Although the possible mechanisms linking psychiatric disorders and rheumatoid arthritis (RA) still remain unclear1, some studies reported that a clear clustering of depressive symptoms among patients with RA2,3,4,5. Notably, those RA patients suffering from concomitant depression had nearly a 7.2% increase in medical costs per year ($12,225 vs. $11,404)6, and more than doubled the likelihood of mortality compared to patients with RA only7, suggesting that prompt provision of psychosocial support is of utmost importance.

The comorbid relationship may imply a putative causal link between RA and depression, possibly through a dysfunctional neuroendocrine system2,8,9. Some empirical reviews further demonstrated that intracellular signaling pathways, such as PI-3K/AKT/mTOR and stress- and mitogen-activated protein kinases (SAPK/MAPK), may provide a connection between the two diseases10,11,12. However, unlike studies on the risk of depression in patients with RA3,4,5,13, empirical research examining whether there is also an elevated risk of RA in patients with depression are sparse and the results are conflicting. A community survey involving 7,076 subjects found no relationship between the occurrence of depression and the predisposition of rheumatologic disorders14, whereas two other studies found that depression was associated with a greater-adjusted risk of arthritis onset as compared to those in which this condition was absent15,16.

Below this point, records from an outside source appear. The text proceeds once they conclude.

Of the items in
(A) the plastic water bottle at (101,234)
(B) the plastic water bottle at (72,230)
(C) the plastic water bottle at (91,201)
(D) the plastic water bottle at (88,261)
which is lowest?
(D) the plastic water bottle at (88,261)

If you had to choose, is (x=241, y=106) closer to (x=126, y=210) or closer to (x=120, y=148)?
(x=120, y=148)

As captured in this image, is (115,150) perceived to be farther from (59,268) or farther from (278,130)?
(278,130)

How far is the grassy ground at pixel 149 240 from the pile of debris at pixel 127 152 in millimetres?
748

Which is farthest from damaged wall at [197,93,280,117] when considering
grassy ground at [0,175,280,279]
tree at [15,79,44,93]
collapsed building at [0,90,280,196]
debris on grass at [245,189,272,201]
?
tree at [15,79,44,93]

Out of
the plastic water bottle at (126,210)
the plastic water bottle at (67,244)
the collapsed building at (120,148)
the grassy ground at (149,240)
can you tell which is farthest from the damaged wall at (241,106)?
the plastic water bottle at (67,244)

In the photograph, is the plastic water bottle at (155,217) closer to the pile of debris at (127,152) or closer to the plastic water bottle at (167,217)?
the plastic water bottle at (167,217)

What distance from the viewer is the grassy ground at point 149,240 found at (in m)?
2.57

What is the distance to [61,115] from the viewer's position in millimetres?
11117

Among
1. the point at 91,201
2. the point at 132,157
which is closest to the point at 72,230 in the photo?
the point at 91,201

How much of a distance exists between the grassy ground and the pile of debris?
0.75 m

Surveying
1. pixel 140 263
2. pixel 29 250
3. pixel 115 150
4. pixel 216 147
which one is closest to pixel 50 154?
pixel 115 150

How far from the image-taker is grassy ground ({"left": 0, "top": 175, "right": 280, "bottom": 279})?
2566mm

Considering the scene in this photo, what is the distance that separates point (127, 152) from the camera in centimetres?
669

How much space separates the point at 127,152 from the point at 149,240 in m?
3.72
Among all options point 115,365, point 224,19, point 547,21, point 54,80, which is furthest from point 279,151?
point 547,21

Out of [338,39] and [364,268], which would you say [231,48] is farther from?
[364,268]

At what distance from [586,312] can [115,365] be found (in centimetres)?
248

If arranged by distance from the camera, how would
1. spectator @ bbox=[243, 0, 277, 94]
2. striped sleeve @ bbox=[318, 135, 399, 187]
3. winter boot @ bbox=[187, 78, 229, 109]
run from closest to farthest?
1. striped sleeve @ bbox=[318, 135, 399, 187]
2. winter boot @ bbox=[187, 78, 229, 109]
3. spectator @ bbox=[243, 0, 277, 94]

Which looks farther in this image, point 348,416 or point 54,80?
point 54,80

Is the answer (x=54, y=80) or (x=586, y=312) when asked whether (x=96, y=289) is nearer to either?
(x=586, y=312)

Given the corresponding health care burden and adverse clinical manifestations of these medical conditions, the understanding of the bidirectional relationships between the RA and depression has become a pressing issue, and would be of great importance in setting prevention efforts and priorities for reducing the presence of concomitant depressive symptoms among RA subjects, and RA risk among patients with depression. To our knowledge, to date, only one study has conducted such analyses which were based on these populations14. This study, however, was limited due to the cross-sectional design and self-administered questionnaire, which could be different from clinical diagnosis and confounded by recall bias. To address this concern, we applied claim data from the National Health Insurance (NHI) of Taiwan to better understand the risk of developing RA among patients with depression and the risk of developing depression among RA patients.


First Analysis: RA and the Subsequent Risk of Depression

Table 1 shows the basic characteristics of the RA and non-RA cohorts. We established a cohort of 8,331 RA patients and a non-RA cohort of 15,456 subjects. Age and sex distributions were similar for both cohorts with a mean age of approximately 54 years of age, and a majority (over 2/3) of female patients in both groups. RA cohorts were more likely to reside in a rural area (P < 0.01) and suffer from some common comorbidities, including hypertension, heart disease, stroke, chronic kidney disease, diabetes, and alcohol dependence syndrome (all P < 0.01).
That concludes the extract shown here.